TOEIC Link Part 5: amount versus number
Amount and number look interchangeable — both answer "how much is there?" — but Part 5 treats them as a clean grammar test, not a meaning test. The rule has nothing to do with how big the quantity is. It depends only on whether the noun being measured is countable or noncountable. Once you can spot that, the choice between amount and number chooses itself, and you never have to think about which "feels" bigger.
The core rule: count it or measure it
- amount of goes with noncount nouns — things measured as a mass, not counted one by one: amount of work, amount of time, amount of money, amount of information.
- number of goes with countable plural nouns — things you can count individually: number of employees, number of orders, number of mistakes, number of days.

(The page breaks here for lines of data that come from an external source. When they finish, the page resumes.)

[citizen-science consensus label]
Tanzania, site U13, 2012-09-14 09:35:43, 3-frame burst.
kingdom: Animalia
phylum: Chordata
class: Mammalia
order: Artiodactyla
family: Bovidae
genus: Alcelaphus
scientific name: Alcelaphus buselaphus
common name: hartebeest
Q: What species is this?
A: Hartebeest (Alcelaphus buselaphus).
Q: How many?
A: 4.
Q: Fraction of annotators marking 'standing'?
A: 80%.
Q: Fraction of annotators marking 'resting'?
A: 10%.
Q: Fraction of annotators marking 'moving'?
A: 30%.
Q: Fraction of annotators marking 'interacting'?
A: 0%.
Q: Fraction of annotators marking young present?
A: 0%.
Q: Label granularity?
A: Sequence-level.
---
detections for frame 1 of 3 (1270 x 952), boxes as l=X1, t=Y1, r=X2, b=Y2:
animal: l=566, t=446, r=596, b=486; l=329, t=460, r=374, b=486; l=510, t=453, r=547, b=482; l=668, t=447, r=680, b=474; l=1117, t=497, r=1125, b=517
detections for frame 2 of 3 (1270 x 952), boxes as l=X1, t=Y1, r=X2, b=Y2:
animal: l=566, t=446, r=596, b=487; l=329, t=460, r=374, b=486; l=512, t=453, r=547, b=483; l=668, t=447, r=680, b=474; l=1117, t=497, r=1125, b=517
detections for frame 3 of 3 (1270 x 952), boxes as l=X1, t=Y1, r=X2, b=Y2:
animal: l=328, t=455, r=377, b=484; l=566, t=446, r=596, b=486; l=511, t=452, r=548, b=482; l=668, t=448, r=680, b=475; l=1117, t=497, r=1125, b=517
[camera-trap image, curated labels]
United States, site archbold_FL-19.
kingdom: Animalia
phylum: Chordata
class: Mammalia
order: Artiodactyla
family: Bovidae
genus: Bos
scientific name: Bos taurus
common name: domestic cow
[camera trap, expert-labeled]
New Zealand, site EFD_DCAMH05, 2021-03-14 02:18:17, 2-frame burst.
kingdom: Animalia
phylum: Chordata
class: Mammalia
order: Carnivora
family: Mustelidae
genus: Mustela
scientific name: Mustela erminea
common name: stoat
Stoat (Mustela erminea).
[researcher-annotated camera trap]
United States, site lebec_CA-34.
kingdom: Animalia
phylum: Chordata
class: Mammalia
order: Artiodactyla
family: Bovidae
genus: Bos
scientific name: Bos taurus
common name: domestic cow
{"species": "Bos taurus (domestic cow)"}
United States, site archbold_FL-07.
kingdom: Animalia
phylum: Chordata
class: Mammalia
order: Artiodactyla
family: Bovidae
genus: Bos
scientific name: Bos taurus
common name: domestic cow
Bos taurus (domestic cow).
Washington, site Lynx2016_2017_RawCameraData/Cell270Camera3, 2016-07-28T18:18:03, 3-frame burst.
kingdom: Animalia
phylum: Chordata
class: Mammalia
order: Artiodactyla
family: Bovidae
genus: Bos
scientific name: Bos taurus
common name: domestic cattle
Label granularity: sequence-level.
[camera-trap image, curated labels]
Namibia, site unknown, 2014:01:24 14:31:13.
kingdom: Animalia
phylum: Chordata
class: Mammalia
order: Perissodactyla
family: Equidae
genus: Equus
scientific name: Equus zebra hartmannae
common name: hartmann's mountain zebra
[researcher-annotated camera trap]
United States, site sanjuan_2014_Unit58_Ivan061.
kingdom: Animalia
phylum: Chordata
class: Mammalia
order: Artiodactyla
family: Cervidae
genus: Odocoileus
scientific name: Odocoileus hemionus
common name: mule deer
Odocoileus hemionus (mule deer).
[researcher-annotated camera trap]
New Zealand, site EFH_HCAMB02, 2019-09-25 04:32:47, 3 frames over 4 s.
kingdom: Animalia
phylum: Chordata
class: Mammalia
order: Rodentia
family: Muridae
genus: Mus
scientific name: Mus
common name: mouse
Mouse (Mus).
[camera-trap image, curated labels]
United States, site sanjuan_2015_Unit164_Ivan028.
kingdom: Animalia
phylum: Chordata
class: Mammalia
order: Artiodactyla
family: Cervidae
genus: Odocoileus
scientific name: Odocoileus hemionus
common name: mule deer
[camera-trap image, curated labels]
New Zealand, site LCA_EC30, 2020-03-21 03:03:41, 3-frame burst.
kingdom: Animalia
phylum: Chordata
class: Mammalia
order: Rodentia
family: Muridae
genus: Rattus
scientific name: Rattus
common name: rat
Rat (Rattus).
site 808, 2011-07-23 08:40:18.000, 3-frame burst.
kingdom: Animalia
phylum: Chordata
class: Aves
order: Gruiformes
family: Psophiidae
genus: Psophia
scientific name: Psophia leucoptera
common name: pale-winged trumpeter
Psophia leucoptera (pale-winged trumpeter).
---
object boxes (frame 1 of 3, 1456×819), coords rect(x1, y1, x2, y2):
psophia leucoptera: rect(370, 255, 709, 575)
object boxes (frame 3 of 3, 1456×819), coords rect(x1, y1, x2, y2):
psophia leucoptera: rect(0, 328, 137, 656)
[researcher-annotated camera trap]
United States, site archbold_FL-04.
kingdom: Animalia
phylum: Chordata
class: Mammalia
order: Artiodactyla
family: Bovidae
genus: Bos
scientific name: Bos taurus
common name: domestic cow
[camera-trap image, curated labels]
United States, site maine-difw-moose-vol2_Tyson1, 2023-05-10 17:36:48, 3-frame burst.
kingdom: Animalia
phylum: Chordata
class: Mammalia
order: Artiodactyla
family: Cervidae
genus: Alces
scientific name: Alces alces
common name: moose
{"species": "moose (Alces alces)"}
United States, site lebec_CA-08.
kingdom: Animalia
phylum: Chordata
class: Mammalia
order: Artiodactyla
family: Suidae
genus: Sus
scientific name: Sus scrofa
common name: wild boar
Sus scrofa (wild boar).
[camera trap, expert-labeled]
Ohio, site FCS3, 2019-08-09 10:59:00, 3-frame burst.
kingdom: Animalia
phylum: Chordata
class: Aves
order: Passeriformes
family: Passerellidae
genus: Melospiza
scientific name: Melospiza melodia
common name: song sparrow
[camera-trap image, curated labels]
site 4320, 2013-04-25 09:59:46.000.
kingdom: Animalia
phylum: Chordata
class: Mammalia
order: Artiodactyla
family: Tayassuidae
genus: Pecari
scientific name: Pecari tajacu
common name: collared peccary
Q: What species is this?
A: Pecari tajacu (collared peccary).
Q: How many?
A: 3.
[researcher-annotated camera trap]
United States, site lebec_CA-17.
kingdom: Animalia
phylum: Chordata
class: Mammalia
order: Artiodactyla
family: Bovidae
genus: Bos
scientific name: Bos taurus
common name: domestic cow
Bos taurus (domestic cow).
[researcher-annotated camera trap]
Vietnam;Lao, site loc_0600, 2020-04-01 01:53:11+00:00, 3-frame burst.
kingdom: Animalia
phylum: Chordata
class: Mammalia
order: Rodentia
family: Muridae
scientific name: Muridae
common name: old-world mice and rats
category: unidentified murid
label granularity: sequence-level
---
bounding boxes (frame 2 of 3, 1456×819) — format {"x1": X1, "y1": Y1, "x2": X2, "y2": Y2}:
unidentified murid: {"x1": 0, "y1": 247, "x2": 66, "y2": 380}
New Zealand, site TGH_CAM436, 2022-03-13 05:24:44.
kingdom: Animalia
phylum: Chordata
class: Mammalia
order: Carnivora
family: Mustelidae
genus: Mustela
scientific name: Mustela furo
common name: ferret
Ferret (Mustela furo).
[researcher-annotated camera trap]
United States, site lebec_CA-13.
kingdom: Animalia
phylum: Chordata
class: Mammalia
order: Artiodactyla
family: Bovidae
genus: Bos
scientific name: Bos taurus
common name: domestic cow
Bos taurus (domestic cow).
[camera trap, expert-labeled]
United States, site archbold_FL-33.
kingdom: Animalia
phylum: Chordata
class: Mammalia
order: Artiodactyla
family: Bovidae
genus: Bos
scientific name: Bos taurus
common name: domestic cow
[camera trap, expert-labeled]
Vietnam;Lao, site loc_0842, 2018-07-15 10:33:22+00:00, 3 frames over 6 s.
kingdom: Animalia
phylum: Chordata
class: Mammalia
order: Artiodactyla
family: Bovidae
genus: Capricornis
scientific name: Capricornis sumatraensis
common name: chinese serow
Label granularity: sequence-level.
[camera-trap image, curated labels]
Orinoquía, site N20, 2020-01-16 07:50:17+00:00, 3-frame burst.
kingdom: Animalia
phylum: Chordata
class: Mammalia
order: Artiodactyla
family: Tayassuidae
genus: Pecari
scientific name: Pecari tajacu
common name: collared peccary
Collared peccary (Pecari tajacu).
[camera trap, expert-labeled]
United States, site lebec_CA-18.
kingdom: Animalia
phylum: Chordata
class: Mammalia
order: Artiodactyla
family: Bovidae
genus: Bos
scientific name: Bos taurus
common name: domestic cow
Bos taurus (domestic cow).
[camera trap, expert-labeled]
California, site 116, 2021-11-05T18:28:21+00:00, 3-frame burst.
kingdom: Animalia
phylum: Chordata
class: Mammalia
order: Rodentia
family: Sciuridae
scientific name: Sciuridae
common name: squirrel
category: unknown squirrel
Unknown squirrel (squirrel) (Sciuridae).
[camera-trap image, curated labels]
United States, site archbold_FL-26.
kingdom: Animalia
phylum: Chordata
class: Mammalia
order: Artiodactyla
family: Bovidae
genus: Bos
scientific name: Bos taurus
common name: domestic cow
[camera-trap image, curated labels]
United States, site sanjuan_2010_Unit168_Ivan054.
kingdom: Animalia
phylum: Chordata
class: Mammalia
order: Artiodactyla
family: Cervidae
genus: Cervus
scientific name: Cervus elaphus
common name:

The deciding question is simple: can you put a number directly in front of this noun? You can say three orders and five employees, so those take number of. You cannot say three works or five informations, so those take amount of. This is the same count/noncount split that decides fewer versus less — amount/number is just the noun-phrase version of the same distinction.
Why size is a distractor
Part 5 writers know test-takers reach for amount when the quantity feels large and number when it feels small or specific. That instinct is wrong. Look at the noun, not the scale:
- a large amount of data — data is treated as noncount, so amount is correct even though the quantity is huge.
- a small number of complaints — complaints is countable, so number is correct even though the quantity is tiny.
Reverse them and they break: a large number of data and a small amount of complaints are both wrong. The size adjective (large, small, significant) is a decoy; the only thing that settles the answer is the countability of the noun after of. This "read the structure, not the impression" discipline runs through every Part 5 quantity item, including much, many, few, and little.
Subject-verb agreement: the verb follows the real subject
A second trap hides in agreement. When the number of or an amount of is the subject, the verb agrees with the head noun (number/amount), which is singular:
The number of applicants has increased. (not have)
But a number of — with the indefinite article — works as a plural quantifier meaning "several," and takes a plural verb:
A number of applicants have withdrawn. (here a number of = "several")
This the number (singular) versus a number (plural-quantifier) contrast is a favorite, so lock it in: the number takes a singular verb; a number of takes a plural verb.
A fast decision procedure
When the blank sits before of + noun, run three steps:
- Find the noun after of. Ignore the adjective in front of it (large, small, total).
- Test countability. Can you put a number in front of it (one order, two orders)? If yes, it is countable, so choose number of. If the noun is a mass or abstract idea with no plural, choose amount of.
- If it's the subject, check the article. The number ... has; a number of ... have.
Worked examples:
- The company received a record number of inquiries. — inquiries is countable, so number.
- Completing the audit requires a substantial amount of time. — time is noncount, so amount.
- A growing number of customers prefer self-checkout. — customers is countable and a ... of signals "several," so number with the plural verb prefer.
Watch for nouns that flip
A few nouns are countable or noncount depending on meaning, and Part 5 occasionally exploits that.
- experience: noncount when it means knowledge (amount of experience), countable when it means events (number of experiences).
- work: noncount as labor (amount of work), countable as artworks (number of works).
- business: noncount as activity/trade (amount of business), countable as companies (number of businesses).
When you see one of these, decide the sense first, then apply the count/noncount rule. This is the same "which question am I actually answering?" habit covered in our guide to word choice versus word form.
Quick reference
- amount of + noncount mass/abstract noun (time, money, work, information, data).
- number of + countable plural noun (people, orders, days, mistakes).
- The size of the quantity is irrelevant — only countability matters.
- The number of takes a singular verb; a number of takes a plural verb.
- Watch nouns that switch (experience, work, business) — pick the meaning, then apply the rule.
Make this a one-look reflex: glance past the blank to the noun after of, ask "can I count it?", and the answer is locked before you even read the options.